(Data entries)

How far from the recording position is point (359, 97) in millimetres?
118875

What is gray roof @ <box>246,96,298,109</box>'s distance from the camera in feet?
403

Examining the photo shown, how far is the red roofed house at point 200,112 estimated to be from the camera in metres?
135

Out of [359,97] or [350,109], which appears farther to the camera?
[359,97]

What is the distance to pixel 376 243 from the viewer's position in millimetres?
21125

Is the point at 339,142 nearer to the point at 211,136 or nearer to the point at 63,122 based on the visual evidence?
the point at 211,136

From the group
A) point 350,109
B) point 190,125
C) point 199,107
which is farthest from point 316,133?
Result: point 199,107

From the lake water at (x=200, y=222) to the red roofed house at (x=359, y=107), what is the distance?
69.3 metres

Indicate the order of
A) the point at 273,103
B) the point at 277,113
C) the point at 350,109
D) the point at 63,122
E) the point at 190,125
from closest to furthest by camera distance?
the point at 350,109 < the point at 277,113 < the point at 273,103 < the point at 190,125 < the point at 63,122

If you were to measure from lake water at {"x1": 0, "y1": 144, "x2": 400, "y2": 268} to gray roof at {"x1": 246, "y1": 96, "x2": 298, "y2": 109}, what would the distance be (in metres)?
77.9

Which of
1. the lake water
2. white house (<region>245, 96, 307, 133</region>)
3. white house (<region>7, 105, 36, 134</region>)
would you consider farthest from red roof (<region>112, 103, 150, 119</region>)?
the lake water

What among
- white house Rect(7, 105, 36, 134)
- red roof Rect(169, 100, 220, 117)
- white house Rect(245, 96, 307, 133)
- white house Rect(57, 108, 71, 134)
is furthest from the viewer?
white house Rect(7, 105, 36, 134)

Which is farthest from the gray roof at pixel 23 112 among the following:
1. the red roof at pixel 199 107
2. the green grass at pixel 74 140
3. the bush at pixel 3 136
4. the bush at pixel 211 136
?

| Directive |
Quote, without alteration, the final stretch of the entries: the line with "What is gray" onward to the last line.

| Written answer |
What is gray roof @ <box>246,96,298,109</box>'s distance from the camera in feet?
403

Examining the photo shown, how far is the red roofed house at point 200,112 estimated to be from the camera in metres?
135

Out of [359,97] or [350,109], which appears farther to the camera?
[359,97]

What is the distance to pixel 376 243 from the viewer's position in millimetres?
21125

Is the point at 339,142 nearer to the point at 211,136 or nearer to the point at 63,122 based on the visual evidence?
the point at 211,136

From the group
A) point 350,109
B) point 190,125
C) point 199,107
which is farthest from point 316,133?
Result: point 199,107

From the lake water at (x=200, y=222) to the red roofed house at (x=359, y=107), what is the distance?
69.3 metres

Indicate the order of
A) the point at 273,103
B) the point at 277,113
C) the point at 350,109
D) the point at 63,122
E) the point at 190,125
from closest to furthest by camera distance?
the point at 350,109 < the point at 277,113 < the point at 273,103 < the point at 190,125 < the point at 63,122

If you were to measure from lake water at {"x1": 0, "y1": 144, "x2": 400, "y2": 268} to gray roof at {"x1": 246, "y1": 96, "x2": 298, "y2": 109}, what would the distance be (in metres)?
77.9

Which of
1. the lake water
2. white house (<region>245, 96, 307, 133</region>)
3. white house (<region>7, 105, 36, 134</region>)
would you consider farthest from red roof (<region>112, 103, 150, 119</region>)?
the lake water

What among
- white house Rect(7, 105, 36, 134)
- red roof Rect(169, 100, 220, 117)
- white house Rect(245, 96, 307, 133)
- white house Rect(57, 108, 71, 134)
is furthest from the viewer?
white house Rect(7, 105, 36, 134)

Which is farthest from the gray roof at pixel 23 112 among the following:
1. the red roof at pixel 199 107
2. the green grass at pixel 74 140
3. the bush at pixel 3 136
4. the bush at pixel 211 136
?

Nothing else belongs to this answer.